TASK DETAILS: When you transcribe the entries below, begin at their first line and stop after the line containing "Rasenkante Beeteinfassung aus"; pictures stay out.

(Collected data)
--------

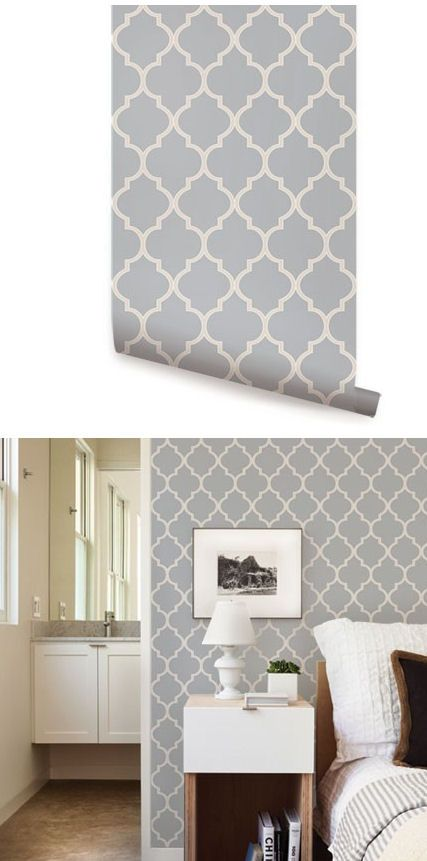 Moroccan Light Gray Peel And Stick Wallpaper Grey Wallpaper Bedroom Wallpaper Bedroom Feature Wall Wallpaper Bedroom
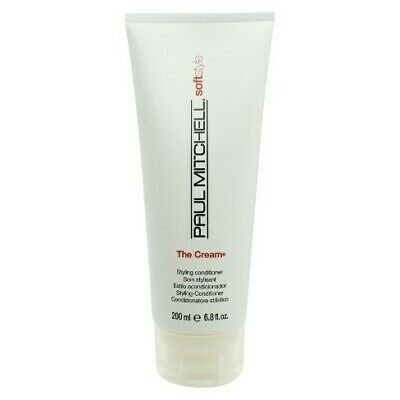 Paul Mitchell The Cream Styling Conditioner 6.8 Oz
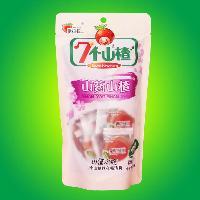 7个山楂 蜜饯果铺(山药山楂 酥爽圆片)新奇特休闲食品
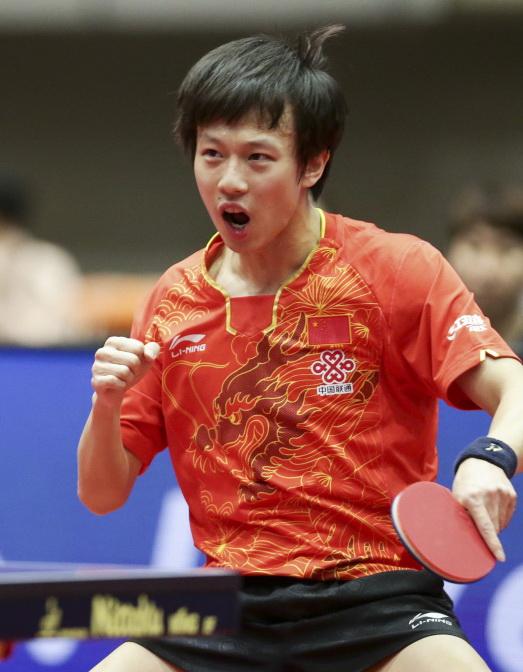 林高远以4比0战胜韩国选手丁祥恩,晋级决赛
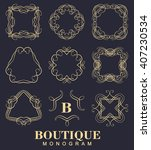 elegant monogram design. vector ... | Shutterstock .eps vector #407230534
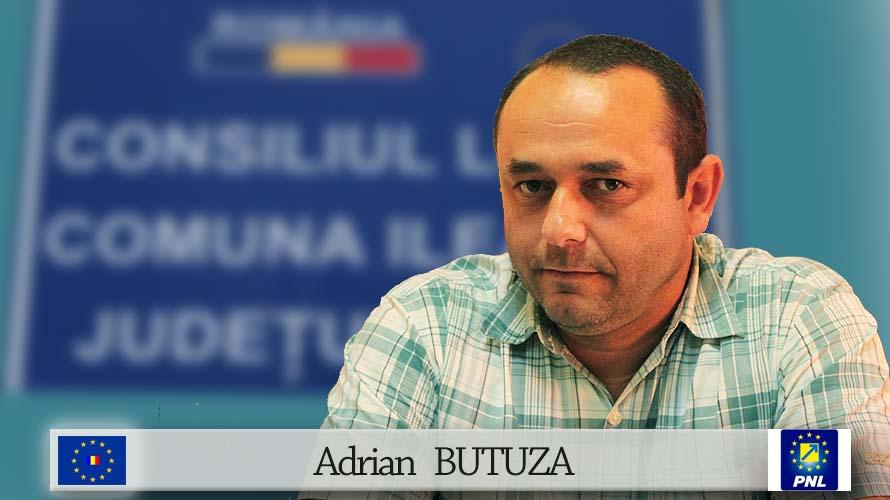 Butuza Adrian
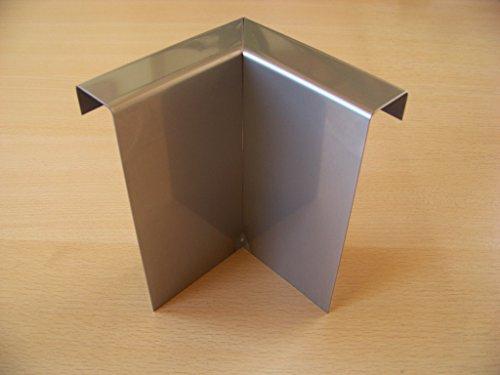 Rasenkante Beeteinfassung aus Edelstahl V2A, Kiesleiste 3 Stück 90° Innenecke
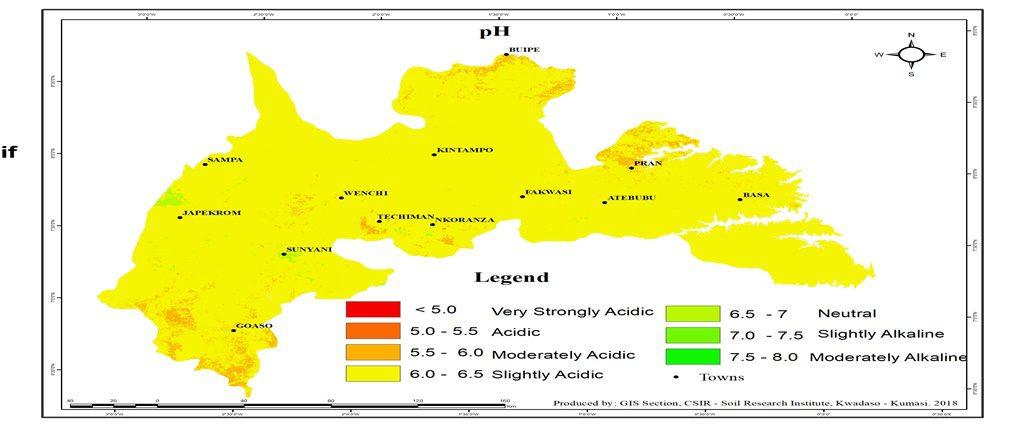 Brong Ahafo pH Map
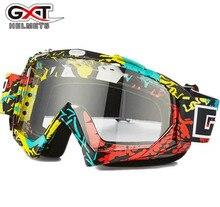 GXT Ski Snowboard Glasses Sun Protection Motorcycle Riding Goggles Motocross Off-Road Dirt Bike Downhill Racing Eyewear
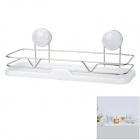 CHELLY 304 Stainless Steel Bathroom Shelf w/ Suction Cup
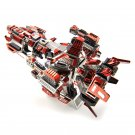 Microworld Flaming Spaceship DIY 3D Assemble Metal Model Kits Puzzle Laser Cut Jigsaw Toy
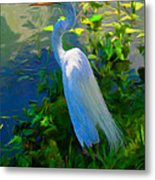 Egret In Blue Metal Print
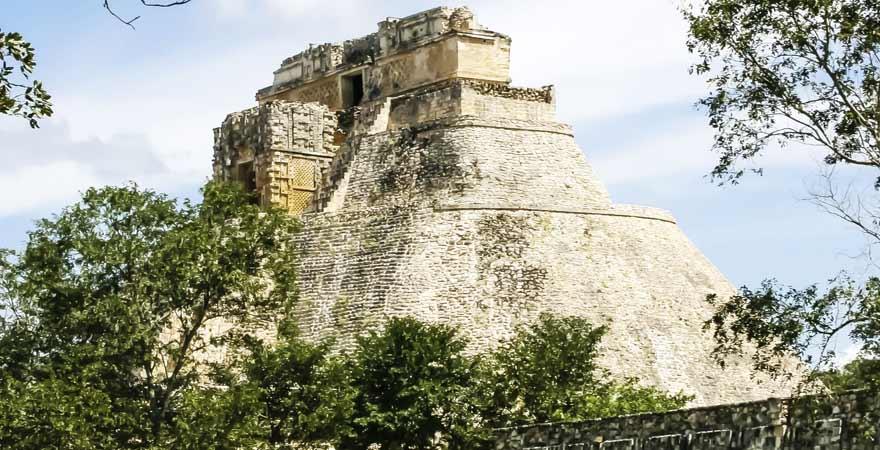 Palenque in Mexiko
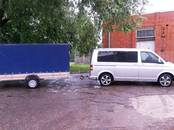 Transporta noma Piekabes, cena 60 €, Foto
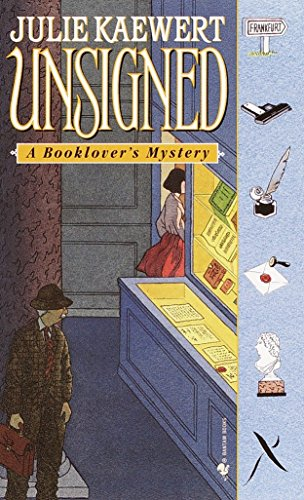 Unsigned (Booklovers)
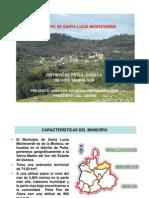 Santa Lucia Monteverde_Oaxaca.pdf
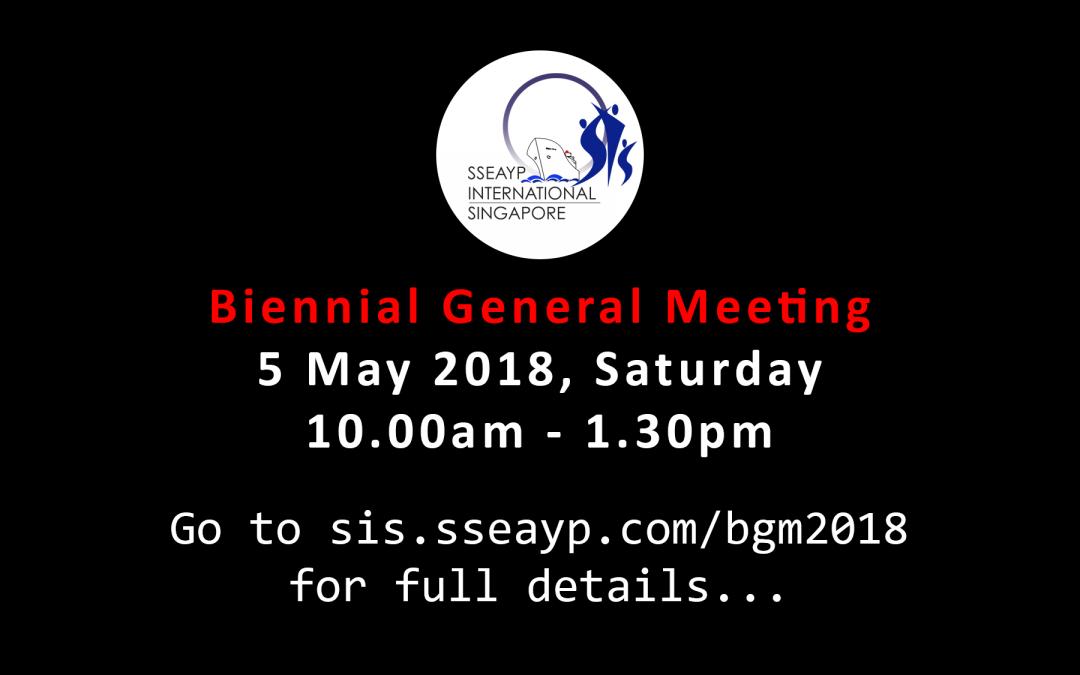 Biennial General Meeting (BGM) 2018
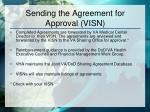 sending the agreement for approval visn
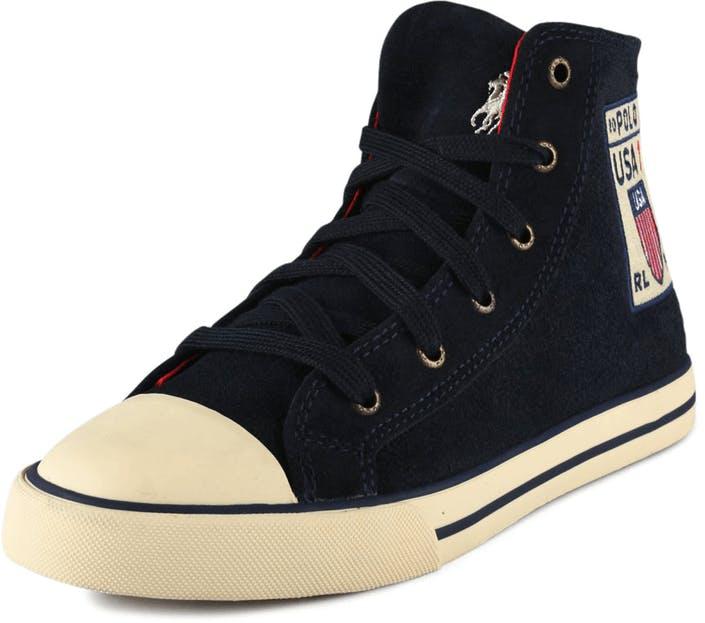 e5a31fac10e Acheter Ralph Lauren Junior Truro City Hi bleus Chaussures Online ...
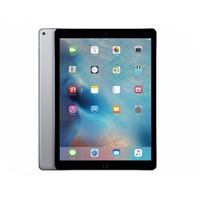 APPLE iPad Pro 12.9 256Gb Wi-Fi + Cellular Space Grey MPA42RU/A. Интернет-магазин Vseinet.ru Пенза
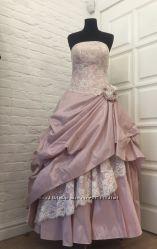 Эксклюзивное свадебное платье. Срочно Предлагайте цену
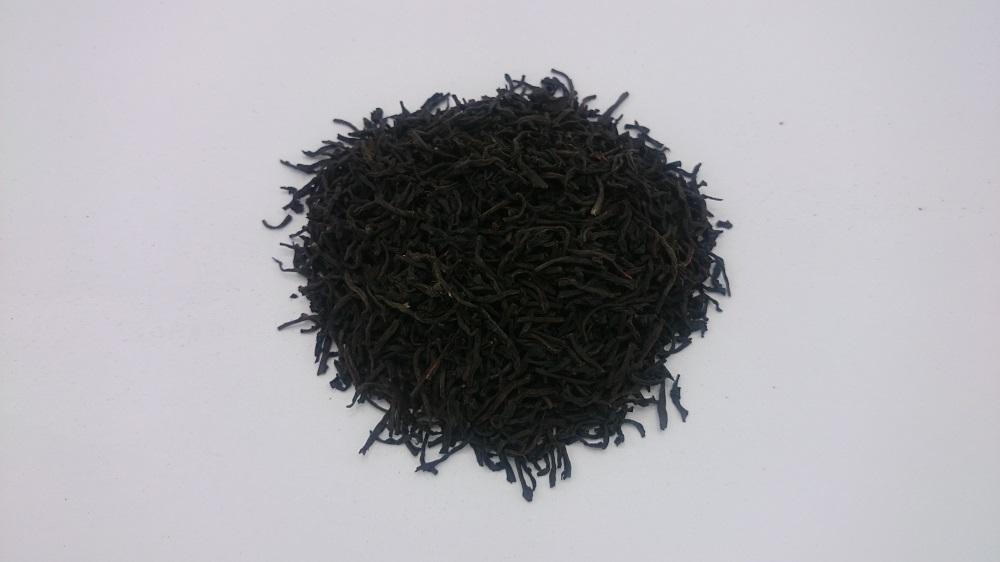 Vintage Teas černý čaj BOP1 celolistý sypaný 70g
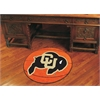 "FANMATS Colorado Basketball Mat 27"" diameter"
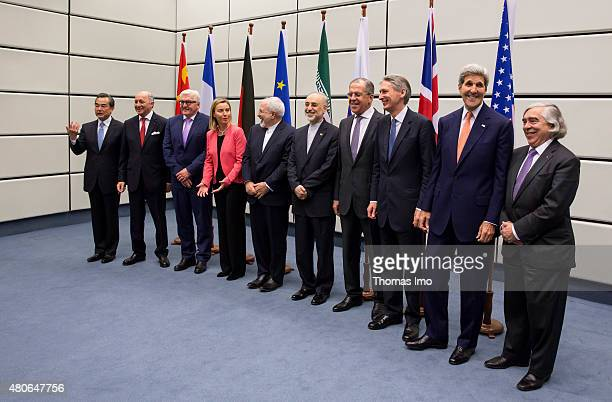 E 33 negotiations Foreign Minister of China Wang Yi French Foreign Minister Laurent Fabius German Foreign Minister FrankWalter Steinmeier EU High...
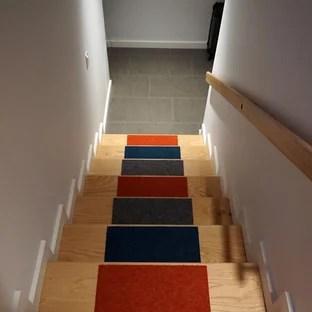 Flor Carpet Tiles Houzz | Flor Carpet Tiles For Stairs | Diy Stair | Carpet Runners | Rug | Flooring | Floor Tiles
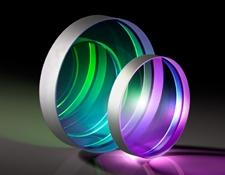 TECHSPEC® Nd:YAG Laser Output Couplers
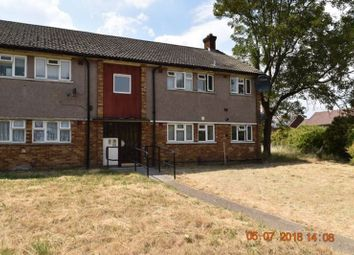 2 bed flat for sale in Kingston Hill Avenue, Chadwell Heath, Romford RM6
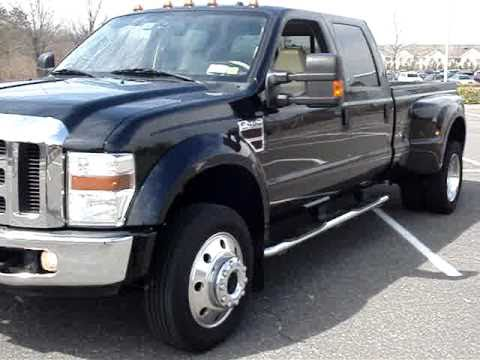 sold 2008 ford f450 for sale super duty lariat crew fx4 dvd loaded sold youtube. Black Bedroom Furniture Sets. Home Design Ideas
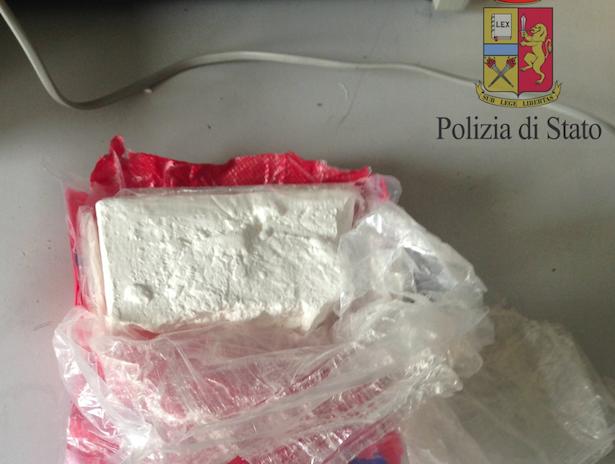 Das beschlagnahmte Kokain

--------

YOUR RESPONSE:
 Moroccan Light Gray Peel And Stick Wallpaper Grey Wallpaper Bedroom Wallpaper Bedroom Feature Wall Wallpaper Bedroom
 Paul Mitchell The Cream Styling Conditioner 6.8 Oz
 7个山楂 蜜饯果铺(山药山楂 酥爽圆片)新奇特休闲食品
 林高远以4比0战胜韩国选手丁祥恩,晋级决赛
 elegant monogram design. vector ... | Shutterstock .eps vector #407230534
 Butuza Adrian
 Rasenkante Beeteinfassung aus Edelstahl V2A, Kiesleiste 3 Stück 90° Innenecke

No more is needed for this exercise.